┌─ EXERCISE INPUTS

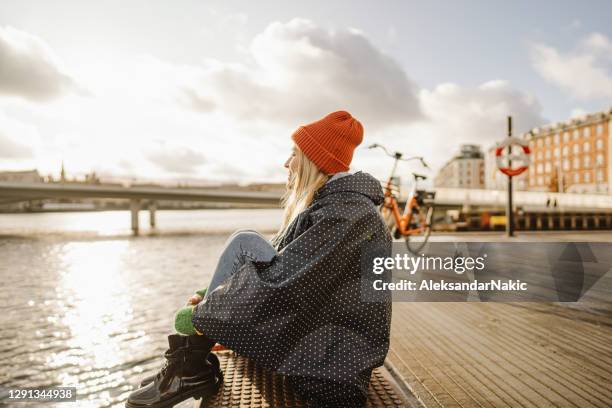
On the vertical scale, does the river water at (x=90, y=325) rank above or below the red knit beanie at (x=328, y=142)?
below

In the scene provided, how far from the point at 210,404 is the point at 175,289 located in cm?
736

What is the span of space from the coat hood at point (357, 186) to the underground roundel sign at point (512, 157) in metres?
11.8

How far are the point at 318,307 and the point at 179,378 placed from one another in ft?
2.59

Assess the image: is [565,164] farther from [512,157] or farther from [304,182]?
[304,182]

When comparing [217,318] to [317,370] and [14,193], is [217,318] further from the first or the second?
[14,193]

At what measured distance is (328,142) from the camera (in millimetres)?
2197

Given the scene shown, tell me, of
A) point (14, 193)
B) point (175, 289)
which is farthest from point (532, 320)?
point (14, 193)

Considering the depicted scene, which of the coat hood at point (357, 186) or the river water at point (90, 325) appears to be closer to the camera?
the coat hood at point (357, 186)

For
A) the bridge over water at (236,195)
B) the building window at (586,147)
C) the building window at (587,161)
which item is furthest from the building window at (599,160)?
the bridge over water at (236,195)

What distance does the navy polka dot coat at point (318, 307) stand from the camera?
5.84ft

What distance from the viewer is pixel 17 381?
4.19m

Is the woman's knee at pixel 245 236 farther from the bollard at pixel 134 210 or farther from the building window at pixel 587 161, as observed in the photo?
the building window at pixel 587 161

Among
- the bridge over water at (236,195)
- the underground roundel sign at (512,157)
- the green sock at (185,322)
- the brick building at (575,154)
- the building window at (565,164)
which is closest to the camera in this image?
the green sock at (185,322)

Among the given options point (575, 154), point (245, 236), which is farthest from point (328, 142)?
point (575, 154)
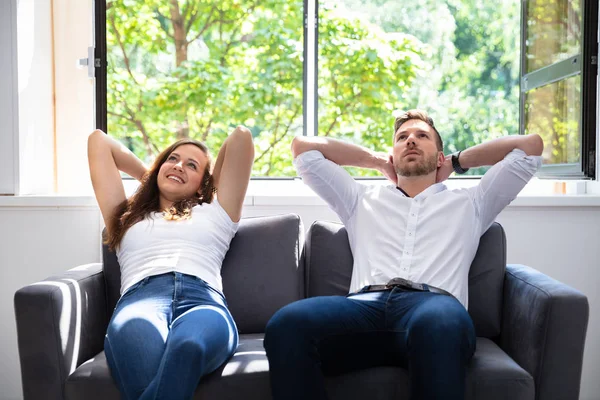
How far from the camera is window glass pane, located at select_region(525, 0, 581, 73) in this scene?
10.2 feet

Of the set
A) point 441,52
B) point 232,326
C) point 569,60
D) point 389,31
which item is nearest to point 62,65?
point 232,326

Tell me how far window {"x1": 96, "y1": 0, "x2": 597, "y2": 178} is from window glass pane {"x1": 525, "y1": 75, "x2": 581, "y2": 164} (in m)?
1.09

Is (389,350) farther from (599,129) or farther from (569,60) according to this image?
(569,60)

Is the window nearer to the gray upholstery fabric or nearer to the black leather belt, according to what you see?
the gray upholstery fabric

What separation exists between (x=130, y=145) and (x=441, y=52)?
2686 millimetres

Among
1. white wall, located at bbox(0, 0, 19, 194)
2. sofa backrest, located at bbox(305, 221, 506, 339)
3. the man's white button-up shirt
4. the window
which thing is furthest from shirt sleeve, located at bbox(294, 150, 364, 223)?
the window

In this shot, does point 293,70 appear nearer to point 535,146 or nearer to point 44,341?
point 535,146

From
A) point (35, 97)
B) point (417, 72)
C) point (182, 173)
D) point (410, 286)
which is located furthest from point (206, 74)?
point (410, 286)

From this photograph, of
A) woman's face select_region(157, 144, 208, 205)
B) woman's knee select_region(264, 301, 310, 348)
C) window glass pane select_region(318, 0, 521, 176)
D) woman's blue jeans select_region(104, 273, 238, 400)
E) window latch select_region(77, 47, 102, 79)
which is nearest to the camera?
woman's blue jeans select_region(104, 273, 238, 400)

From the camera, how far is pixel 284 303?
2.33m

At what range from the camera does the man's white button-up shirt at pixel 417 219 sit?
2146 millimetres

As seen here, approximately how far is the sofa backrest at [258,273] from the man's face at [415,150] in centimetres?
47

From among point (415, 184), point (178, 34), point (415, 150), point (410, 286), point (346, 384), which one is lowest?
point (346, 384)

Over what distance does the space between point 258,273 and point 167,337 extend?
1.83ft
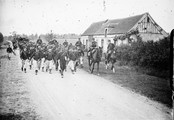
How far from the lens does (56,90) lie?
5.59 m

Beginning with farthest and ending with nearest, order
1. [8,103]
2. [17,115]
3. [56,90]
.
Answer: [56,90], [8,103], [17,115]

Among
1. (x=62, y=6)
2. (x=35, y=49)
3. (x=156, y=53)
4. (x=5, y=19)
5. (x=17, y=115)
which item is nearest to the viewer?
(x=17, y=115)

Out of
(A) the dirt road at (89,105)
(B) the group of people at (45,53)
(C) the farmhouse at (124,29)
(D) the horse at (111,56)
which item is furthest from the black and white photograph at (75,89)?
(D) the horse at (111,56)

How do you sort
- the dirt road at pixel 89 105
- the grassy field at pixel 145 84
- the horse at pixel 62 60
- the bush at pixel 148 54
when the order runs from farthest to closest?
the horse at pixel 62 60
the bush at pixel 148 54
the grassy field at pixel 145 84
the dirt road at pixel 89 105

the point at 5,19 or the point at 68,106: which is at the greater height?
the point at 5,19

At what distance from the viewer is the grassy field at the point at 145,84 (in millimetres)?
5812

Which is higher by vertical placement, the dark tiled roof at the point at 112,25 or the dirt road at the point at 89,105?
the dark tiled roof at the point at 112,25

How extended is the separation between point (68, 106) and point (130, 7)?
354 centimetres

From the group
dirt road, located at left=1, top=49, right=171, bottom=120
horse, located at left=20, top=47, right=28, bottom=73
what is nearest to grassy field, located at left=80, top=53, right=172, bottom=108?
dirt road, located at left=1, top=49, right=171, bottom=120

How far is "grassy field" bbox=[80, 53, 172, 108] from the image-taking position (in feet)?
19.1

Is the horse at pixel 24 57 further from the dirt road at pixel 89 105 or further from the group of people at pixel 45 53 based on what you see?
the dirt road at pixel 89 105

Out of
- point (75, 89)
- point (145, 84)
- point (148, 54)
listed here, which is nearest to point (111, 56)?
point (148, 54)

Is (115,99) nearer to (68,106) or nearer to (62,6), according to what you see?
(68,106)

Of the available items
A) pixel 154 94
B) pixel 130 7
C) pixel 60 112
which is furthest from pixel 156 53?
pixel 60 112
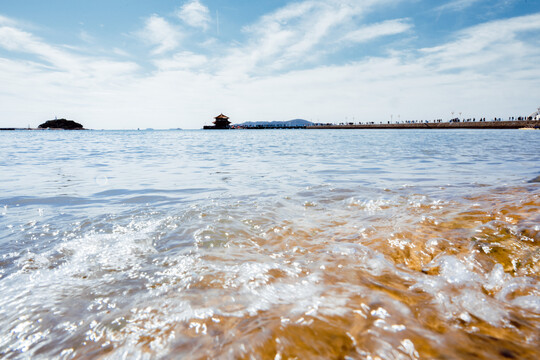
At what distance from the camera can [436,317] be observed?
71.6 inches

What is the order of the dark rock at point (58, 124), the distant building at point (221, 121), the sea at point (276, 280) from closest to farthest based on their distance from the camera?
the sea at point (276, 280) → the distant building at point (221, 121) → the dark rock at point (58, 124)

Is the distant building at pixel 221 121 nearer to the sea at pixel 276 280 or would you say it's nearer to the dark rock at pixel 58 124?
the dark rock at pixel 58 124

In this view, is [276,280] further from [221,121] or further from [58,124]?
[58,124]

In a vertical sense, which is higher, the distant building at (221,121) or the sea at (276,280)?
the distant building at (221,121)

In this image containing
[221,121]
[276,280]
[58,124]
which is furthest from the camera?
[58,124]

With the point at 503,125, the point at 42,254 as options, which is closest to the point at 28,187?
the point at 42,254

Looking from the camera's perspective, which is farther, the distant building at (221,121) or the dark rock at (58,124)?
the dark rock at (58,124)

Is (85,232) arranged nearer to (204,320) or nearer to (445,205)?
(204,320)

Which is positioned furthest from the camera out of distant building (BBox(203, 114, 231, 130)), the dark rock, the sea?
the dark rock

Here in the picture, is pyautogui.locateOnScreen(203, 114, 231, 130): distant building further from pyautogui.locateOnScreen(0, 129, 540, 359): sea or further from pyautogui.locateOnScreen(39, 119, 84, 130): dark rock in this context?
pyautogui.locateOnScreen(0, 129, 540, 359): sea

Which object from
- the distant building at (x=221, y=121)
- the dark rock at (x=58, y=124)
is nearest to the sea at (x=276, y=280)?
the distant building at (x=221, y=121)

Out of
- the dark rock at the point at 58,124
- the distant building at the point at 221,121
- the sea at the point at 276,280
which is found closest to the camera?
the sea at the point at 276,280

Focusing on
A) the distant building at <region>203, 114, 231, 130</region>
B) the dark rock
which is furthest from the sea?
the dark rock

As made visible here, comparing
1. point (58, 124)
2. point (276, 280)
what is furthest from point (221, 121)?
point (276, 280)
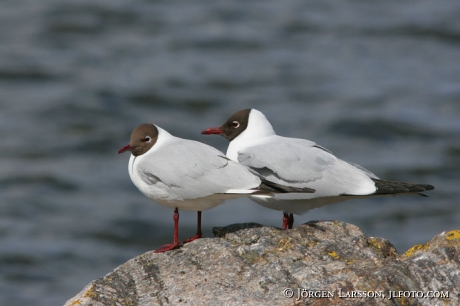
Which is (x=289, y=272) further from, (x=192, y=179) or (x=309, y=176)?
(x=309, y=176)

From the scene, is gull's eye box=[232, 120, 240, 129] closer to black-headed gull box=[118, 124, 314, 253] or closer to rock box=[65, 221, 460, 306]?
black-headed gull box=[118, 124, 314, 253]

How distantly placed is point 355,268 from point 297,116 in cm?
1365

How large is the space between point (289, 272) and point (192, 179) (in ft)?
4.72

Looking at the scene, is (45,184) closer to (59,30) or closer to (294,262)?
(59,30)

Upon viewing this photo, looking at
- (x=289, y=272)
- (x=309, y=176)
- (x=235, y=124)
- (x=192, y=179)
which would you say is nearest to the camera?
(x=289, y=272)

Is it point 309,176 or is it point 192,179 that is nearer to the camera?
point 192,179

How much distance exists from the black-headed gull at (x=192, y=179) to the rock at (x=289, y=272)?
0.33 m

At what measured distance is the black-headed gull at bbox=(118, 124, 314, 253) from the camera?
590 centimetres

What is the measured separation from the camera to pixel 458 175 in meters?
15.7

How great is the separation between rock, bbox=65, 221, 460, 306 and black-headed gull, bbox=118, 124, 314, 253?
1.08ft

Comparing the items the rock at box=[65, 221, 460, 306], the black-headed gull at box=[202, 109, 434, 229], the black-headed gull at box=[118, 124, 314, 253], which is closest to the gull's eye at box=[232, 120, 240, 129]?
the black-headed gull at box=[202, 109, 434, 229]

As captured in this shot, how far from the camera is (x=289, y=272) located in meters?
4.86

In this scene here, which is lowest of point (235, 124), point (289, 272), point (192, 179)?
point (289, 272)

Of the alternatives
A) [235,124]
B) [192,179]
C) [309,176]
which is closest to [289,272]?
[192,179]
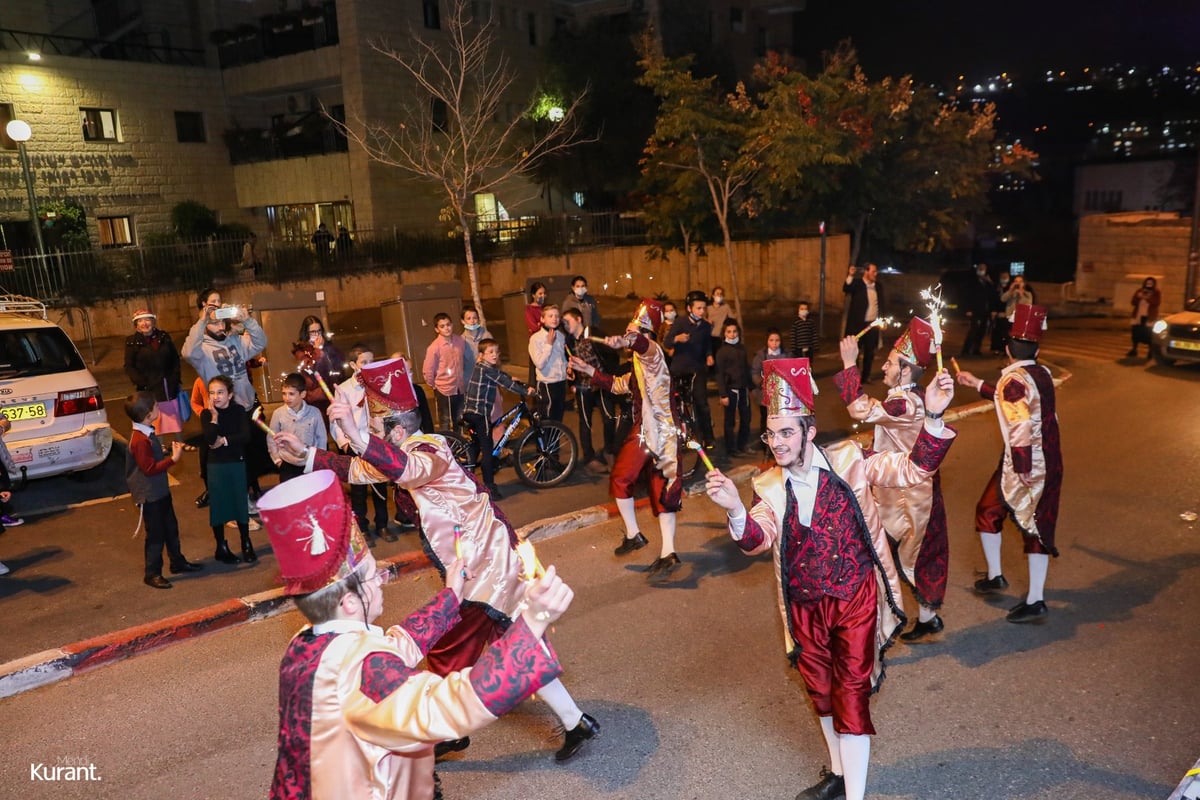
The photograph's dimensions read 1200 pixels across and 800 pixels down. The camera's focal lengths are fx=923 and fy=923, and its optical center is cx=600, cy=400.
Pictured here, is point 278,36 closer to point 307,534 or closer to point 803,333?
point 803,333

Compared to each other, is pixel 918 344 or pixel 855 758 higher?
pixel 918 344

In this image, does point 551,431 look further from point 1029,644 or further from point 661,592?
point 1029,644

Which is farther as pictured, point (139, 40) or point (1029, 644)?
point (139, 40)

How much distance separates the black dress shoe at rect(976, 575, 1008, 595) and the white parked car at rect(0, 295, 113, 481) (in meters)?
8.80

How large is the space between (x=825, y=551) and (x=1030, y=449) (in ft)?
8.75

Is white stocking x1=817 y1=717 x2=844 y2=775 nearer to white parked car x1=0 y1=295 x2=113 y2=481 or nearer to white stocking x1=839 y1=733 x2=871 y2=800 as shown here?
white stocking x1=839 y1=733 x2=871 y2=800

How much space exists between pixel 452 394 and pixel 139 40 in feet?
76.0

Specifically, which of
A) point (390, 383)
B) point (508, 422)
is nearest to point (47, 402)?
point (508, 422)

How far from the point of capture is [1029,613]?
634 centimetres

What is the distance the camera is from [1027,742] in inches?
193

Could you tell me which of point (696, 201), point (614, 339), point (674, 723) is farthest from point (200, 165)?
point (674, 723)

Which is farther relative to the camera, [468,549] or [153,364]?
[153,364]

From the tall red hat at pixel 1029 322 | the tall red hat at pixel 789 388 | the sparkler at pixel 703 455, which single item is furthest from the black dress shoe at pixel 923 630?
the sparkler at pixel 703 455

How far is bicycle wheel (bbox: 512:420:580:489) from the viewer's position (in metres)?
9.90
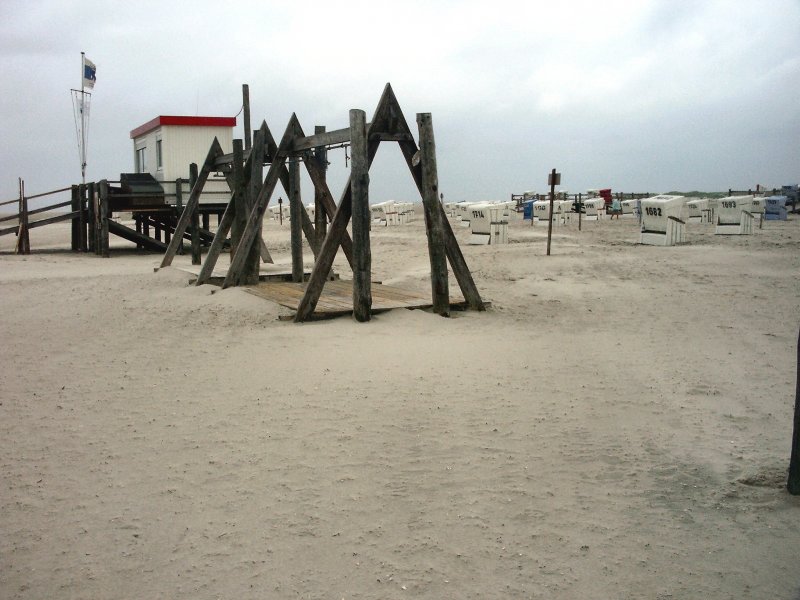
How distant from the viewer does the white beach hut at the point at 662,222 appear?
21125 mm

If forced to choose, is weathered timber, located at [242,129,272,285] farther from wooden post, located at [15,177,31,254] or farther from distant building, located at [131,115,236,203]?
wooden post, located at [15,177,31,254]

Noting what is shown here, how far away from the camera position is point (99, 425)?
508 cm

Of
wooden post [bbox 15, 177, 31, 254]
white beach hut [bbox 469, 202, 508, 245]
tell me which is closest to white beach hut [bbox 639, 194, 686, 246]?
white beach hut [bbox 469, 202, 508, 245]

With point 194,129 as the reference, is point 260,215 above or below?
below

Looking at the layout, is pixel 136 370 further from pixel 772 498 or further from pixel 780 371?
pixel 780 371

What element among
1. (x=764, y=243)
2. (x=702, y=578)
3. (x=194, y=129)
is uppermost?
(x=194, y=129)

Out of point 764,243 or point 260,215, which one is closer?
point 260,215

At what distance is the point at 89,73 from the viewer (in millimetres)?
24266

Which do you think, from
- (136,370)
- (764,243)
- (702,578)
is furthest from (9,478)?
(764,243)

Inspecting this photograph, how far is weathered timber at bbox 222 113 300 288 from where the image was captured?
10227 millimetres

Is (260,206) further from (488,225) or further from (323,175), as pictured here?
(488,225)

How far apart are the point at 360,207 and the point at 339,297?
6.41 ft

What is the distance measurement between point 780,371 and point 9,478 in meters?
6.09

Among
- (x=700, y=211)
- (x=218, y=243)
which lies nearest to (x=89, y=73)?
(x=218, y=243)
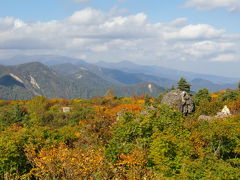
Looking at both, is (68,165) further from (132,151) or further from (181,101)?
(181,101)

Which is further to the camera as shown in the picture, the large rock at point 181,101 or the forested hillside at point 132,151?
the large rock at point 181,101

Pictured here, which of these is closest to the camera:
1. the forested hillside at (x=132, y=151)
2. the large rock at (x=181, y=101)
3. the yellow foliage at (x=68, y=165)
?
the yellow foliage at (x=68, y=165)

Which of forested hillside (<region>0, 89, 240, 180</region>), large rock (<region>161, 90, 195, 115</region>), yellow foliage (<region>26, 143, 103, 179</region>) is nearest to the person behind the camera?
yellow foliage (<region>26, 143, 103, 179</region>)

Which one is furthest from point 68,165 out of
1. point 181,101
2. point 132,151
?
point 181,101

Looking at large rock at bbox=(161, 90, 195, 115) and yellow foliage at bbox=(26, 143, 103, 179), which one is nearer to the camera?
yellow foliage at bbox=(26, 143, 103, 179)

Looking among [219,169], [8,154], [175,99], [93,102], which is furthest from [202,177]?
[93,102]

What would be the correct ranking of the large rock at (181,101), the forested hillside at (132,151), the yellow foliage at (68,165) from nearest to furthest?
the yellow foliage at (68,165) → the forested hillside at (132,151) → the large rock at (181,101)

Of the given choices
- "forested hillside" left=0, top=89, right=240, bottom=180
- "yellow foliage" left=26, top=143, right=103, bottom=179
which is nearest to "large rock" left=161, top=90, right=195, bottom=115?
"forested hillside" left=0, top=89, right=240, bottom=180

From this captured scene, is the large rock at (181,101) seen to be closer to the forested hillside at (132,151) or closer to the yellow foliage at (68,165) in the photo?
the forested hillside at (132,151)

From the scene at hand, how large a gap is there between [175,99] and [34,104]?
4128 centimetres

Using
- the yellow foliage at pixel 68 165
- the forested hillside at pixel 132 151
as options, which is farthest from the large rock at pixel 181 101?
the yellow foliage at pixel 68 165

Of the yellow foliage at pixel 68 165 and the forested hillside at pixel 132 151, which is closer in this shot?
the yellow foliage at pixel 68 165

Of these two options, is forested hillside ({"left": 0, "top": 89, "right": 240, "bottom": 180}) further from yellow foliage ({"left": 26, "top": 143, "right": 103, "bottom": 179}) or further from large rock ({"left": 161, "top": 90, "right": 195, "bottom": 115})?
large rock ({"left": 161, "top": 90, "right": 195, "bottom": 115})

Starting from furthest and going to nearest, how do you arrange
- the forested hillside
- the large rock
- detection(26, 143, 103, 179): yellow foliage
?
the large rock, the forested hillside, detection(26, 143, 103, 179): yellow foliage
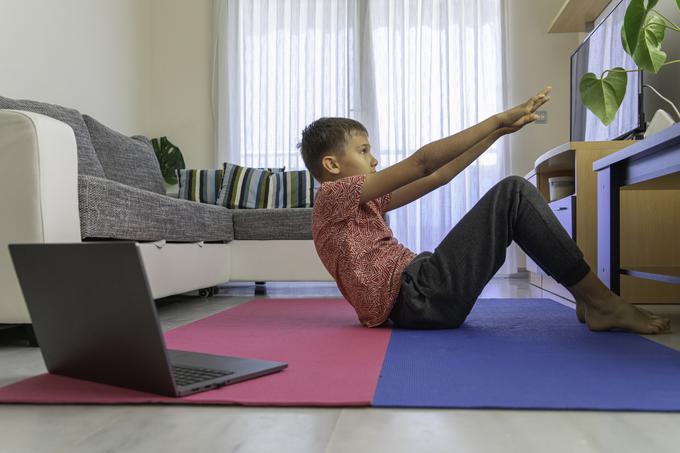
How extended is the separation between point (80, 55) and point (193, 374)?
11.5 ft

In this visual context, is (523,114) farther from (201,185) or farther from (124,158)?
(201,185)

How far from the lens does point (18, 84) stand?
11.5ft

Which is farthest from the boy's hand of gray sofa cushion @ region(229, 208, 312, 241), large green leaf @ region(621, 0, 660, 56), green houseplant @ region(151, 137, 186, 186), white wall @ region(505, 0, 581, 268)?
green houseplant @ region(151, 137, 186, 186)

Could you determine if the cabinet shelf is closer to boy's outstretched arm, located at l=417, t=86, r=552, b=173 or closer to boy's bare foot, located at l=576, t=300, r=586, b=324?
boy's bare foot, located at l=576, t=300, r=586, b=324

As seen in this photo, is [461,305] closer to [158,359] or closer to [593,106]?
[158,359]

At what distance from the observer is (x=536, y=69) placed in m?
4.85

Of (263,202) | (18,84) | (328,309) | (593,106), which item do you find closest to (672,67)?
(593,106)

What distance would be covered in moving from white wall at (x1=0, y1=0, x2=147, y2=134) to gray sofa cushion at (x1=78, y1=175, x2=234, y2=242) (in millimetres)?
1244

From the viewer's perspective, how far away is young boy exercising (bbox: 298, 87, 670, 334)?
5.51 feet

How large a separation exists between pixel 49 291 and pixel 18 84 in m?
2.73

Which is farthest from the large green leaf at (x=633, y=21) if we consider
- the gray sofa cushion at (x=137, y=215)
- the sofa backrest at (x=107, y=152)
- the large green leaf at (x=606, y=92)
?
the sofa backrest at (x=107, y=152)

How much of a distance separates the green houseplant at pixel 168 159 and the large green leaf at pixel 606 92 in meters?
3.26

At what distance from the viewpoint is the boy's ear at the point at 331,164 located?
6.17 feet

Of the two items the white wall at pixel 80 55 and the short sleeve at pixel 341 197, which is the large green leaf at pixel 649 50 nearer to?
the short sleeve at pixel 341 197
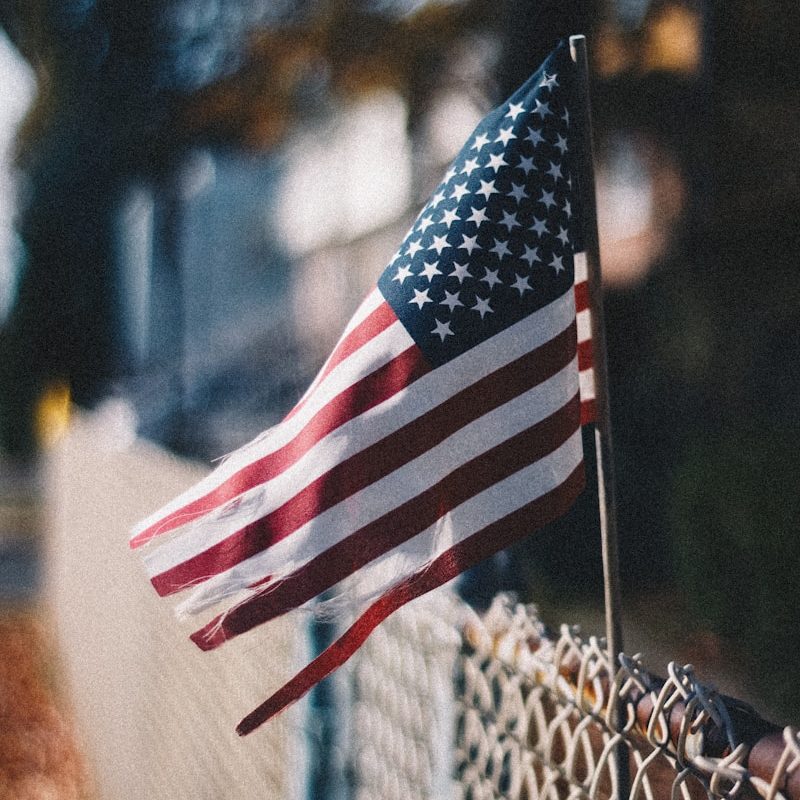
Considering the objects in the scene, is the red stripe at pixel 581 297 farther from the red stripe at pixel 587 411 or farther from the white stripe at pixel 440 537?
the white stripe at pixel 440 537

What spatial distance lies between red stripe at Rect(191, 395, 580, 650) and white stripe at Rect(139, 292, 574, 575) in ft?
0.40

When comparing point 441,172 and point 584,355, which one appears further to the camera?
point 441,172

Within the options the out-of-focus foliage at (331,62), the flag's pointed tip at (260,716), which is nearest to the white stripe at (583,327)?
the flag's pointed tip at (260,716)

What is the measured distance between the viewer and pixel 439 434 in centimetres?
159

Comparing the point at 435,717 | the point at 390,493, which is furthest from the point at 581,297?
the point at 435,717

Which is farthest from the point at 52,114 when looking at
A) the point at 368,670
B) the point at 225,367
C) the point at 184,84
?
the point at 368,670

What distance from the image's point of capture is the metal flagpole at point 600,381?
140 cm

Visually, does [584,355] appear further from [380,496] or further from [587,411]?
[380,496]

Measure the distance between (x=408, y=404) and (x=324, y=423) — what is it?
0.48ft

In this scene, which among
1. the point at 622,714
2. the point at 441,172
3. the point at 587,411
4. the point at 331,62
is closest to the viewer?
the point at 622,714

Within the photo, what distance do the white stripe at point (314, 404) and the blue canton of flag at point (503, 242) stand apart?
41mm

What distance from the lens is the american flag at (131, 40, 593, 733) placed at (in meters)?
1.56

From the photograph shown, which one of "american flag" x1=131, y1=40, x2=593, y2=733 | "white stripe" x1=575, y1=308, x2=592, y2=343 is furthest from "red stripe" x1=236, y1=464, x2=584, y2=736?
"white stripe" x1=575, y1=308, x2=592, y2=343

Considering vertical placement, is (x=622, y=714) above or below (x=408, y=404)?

└─

JOB
Your task is to transcribe the line containing "What distance from the image's" and every line after it, through the last line of the data, exactly as written and with nothing more.

EXERCISE SOLUTION
What distance from the image's point of capture is the metal flagpole at point 600,381?
140 cm

Visually, does [584,355] appear further from [380,496] or further from [587,411]?
[380,496]

Measure the distance between (x=408, y=404) and (x=324, y=423) — what is it?
0.48ft

In this scene, which among
1. the point at 622,714
2. the point at 441,172
3. the point at 587,411
4. the point at 331,62
is closest to the viewer?
the point at 622,714

Within the photo, what distance do the white stripe at point (314, 404) and the blue canton of flag at point (503, 242) stand apart?
41mm

What distance from the lens is the american flag at (131, 40, 593, 733) placed at (in meters)?
1.56

From the photograph shown, which one of "american flag" x1=131, y1=40, x2=593, y2=733 | "white stripe" x1=575, y1=308, x2=592, y2=343 is furthest from "red stripe" x1=236, y1=464, x2=584, y2=736?
"white stripe" x1=575, y1=308, x2=592, y2=343

Considering vertical placement, is (x=622, y=714) above or below (x=408, y=404)?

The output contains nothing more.